Copy the mountain-wave text starting at the words "The earliest responses" and ending after "the primary instability.", and swap "barrier" for "obstacle".

── TEXT

The earliest responses at 7.5 h extend from lower altitudes into the MLT. Wave reflection, identified by opposite phase slope, is visible below ~40 km and downstream of x = 60 km (see the u, T′/T0, and ζy fields). Evidence of the anticipated nonhydrostatic behavior in the strong U0 from ~30 to 80 km for λx ~ 30 km is seen most clearly in w. At higher altitudes, very weak MWs are seen in the temperature and vorticity fields at altitudes close to the MW critical level at ~115 km. This fact indicates that the near critical level (U0 ~ 10 m s−1) at ~85 km does not act as a barrier for all wave scales. It does, however, locally compress the vertical wave scale and locally increase the wave amplitude to the extent that it becomes the site for the primary instability.

Increasing cross-mountain flow and especially the rapid nonhydrostatic MW vertical propagation result in much stronger MW and secondary wave responses at 8 h. Strong MW responses and associated instabilities accompanying breaking now extend from the Andes to ~150 km eastward. The dominant MW scale has increased to λx ~ 50–60 km, and there are now two strong breaking regions. Initial instabilities arise in the upward and westward phases of the MW, initiate vortex dynamics comprising a succession of vortices having large, negative ζy along the MW phase below having negative ζy, opposite maxima above and westward, that decouple from the unstable MW phase and are swept downstream (to the east) thereafter while undergoing vortex dynamics driving a rapid cascade to smaller turbulence scales. They now extend from below 60 to above 90 km, and their scales decrease with increasing altitude due to decreasing MW λz in decreasing |cU0| approaching the U0 minimum at ~85 km.

────
── DATASET

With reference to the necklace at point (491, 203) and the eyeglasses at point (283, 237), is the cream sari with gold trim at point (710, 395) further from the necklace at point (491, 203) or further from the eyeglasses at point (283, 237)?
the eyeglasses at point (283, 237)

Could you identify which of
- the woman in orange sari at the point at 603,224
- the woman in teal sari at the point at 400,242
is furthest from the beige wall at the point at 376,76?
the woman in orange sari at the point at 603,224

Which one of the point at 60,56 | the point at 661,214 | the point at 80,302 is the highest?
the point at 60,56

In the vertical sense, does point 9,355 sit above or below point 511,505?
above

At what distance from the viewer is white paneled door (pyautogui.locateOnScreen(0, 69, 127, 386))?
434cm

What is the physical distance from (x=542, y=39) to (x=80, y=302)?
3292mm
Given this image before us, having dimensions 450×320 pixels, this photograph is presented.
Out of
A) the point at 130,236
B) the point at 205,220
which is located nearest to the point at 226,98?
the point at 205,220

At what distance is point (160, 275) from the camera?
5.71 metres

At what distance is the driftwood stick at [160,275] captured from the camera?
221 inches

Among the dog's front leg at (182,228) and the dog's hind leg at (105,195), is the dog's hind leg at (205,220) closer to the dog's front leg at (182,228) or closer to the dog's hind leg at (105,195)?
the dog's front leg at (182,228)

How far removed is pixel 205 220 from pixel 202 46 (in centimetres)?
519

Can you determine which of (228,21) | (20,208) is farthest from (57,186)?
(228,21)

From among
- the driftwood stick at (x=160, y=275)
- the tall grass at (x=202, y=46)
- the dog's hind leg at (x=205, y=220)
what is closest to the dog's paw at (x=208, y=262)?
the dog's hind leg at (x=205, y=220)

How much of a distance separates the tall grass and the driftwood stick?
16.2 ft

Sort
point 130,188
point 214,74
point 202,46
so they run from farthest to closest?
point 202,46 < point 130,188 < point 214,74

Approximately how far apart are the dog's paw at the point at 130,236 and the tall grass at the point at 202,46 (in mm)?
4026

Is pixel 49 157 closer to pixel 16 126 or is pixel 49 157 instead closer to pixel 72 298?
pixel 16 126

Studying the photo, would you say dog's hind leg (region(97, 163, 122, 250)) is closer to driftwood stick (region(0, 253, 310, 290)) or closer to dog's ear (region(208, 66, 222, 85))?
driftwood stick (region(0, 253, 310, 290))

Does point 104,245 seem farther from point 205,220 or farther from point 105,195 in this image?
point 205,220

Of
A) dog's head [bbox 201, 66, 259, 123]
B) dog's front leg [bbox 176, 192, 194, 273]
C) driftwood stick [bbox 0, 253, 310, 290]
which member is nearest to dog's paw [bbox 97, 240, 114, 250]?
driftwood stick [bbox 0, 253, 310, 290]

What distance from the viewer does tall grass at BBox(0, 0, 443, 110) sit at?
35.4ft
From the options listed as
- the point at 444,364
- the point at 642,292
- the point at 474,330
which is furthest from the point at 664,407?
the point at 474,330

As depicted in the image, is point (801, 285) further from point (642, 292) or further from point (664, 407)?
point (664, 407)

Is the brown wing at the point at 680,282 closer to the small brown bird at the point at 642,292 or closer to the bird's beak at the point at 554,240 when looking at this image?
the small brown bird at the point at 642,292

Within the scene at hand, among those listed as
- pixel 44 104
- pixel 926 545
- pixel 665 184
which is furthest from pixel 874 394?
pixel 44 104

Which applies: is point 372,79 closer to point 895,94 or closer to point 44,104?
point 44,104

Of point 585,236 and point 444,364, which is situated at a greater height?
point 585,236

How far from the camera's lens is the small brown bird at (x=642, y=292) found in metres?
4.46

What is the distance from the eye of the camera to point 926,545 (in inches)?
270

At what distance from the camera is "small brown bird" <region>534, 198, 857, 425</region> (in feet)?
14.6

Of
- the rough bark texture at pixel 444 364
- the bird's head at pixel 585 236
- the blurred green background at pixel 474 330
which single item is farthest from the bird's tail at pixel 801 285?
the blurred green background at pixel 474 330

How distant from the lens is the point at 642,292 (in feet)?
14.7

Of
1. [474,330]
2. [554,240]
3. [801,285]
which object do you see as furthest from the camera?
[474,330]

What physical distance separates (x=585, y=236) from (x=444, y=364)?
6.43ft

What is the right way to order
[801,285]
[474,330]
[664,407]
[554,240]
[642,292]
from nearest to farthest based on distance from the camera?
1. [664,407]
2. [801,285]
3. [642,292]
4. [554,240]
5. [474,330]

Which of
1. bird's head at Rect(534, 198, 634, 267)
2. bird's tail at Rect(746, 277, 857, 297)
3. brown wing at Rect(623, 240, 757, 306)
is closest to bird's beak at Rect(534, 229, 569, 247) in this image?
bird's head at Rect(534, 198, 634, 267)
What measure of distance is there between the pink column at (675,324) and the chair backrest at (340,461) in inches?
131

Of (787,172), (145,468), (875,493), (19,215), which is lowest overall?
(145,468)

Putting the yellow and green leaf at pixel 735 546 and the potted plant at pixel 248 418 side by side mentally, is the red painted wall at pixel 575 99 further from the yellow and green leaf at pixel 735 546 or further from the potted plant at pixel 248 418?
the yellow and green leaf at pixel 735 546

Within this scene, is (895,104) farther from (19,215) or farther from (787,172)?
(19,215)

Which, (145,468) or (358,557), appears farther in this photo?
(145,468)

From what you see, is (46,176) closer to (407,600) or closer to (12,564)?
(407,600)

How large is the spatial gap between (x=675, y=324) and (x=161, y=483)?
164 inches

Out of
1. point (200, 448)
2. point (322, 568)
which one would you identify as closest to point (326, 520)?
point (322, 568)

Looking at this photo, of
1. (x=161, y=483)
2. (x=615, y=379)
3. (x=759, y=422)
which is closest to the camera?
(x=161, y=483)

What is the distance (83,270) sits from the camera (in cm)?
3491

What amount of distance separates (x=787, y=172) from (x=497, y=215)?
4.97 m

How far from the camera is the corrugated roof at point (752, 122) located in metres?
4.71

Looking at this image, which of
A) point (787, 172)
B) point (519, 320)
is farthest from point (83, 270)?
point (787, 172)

────

• _TASK OUTPUT_:
The earliest responses at 7.5 h extend from lower altitudes into the MLT. Wave reflection, identified by opposite phase slope, is visible below ~40 km and downstream of x = 60 km (see the u, T′/T0, and ζy fields). Evidence of the anticipated nonhydrostatic behavior in the strong U0 from ~30 to 80 km for λx ~ 30 km is seen most clearly in w. At higher altitudes, very weak MWs are seen in the temperature and vorticity fields at altitudes close to the MW critical level at ~115 km. This fact indicates that the near critical level (U0 ~ 10 m s−1) at ~85 km does not act as a obstacle for all wave scales. It does, however, locally compress the vertical wave scale and locally increase the wave amplitude to the extent that it becomes the site for the primary instability.